Meta prêt à débourser jusqu’à 3 milliards de dollars pour s’offrir Manus, l’IA chinoise qui monte

Le groupe technologique américain Meta avance à grand pas dans sa stratégie d’intelligence artificielle. Selon des informations rapportées par Reuters, le propriétaire de Facebook est en discussions avancées pour acquérir Manus, une start-up d’IA d’origine chinoise aujourd’hui basée à Singapour. La valeur de la transaction serait estimée entre 2 et 3 milliards de dollars, même si aucun détail financier officiel n’a encore été rendu public.

Cette opération illustre l’accélération des investissements de Meta dans des solutions d’intelligence artificielle à fort potentiel commercial, dans un contexte de concurrence mondiale exacerbée entre les géants technologiques. L’objectif est d’intégrer des capacités avancées d’IA aussi bien dans les services grand public que dans les offres professionnelles du groupe.

Manus s’est imposée sur le devant de la scène plus tôt cette année, après un lancement très remarqué sur X. La jeune pousse a présenté ce qu’elle décrit comme le premier agent d’intelligence artificielle général au monde, capable non seulement de dialoguer, mais aussi de prendre des décisions et d’exécuter des tâches de manière autonome, avec un minimum d’interactions humaines. Une rupture revendiquée avec les chatbots traditionnels.

Rapidement surnommée « le prochain DeepSeek de la Chine », Manus a suscité l’intérêt des autorités chinoises et de plusieurs acteurs majeurs du secteur. L’entreprise affirme même que son agent surpasse DeepResearch d’OpenAI sur certaines tâches spécifiques. Elle revendique par ailleurs un partenariat stratégique avec Alibaba pour le développement de nouveaux modèles d’IA.

Du côté de Meta, l’ambition est d’exploiter et de commercialiser les services de Manus tout en les intégrant progressivement à son vaste écosystème, notamment Meta AI et ses principales plateformes que sont Facebook, Instagram et WhatsApp. Le groupe prévoit toutefois de maintenir Manus comme entité opérationnelle indépendante, afin de préserver son agilité et sa capacité d’innovation.

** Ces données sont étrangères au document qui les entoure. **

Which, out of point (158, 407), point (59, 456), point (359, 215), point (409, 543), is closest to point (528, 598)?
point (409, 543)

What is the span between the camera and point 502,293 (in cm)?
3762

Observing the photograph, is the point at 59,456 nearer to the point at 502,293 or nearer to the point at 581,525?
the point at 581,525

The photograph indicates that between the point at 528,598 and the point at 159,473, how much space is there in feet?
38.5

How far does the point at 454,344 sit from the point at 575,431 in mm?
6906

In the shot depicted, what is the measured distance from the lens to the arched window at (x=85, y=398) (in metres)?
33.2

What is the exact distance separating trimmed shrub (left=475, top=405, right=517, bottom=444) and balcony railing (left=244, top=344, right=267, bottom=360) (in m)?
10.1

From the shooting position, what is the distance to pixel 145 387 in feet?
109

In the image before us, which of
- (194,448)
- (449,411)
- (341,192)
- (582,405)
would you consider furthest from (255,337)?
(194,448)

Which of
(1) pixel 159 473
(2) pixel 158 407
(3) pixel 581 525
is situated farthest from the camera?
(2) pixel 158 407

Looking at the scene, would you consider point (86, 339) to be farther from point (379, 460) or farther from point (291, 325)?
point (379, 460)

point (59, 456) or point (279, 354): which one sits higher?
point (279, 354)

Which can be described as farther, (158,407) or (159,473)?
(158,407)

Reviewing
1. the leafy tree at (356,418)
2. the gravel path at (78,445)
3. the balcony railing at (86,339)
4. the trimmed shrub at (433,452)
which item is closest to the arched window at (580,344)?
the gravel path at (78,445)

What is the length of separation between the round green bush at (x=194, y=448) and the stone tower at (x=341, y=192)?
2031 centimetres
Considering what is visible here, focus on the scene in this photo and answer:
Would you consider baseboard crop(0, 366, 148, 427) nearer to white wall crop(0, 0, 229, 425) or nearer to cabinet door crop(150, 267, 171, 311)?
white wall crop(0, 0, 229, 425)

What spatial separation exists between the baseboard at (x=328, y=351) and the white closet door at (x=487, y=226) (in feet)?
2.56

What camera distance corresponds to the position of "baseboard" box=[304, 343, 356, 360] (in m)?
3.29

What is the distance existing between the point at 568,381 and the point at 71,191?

Pour Mark Zuckerberg, cette acquisition marque un tournant stratégique. Elle traduit la volonté de Meta de se positionner non plus seulement sur la recherche fondamentale en IA, mais sur des plateformes déjà éprouvées en matière de génération de revenus. Manus affirme en effet avoir conquis plusieurs millions d’utilisateurs et dépassé les 100 millions de dollars de revenus récurrents annuels, un niveau encore rare dans l’écosystème des start-up d’IA.

Les analystes estiment que cette traction commerciale a pesé lourd dans la décision de Meta de valoriser Manus à plusieurs milliards de dollars. La start-up est soutenue par sa maison mère, Beijing Butterfly Effect Technology, et avait levé 75 millions de dollars plus tôt cette année pour une valorisation d’environ 500 millions de dollars. Ce tour de table était conduit par Benchmark, avec la participation de HSG, ZhenFund et Tencent Holdings, selon les données de PitchBook.

Cette acquisition potentielle s’inscrit dans une série d’initiatives offensives menées par Meta dans l’intelligence artificielle. Plus tôt dans l’année, le groupe a investi 14,3 milliards de dollars dans Scale AI, valorisant la société spécialisée dans l’annotation de données à 29 milliards de dollars et rapprochant son jeune PDG, Alexandr Wang, de l’écosystème stratégique de Meta. Autant de signaux qui confirment la volonté du géant américain de s’imposer durablement comme un acteur central de l’économie mondiale de l’IA.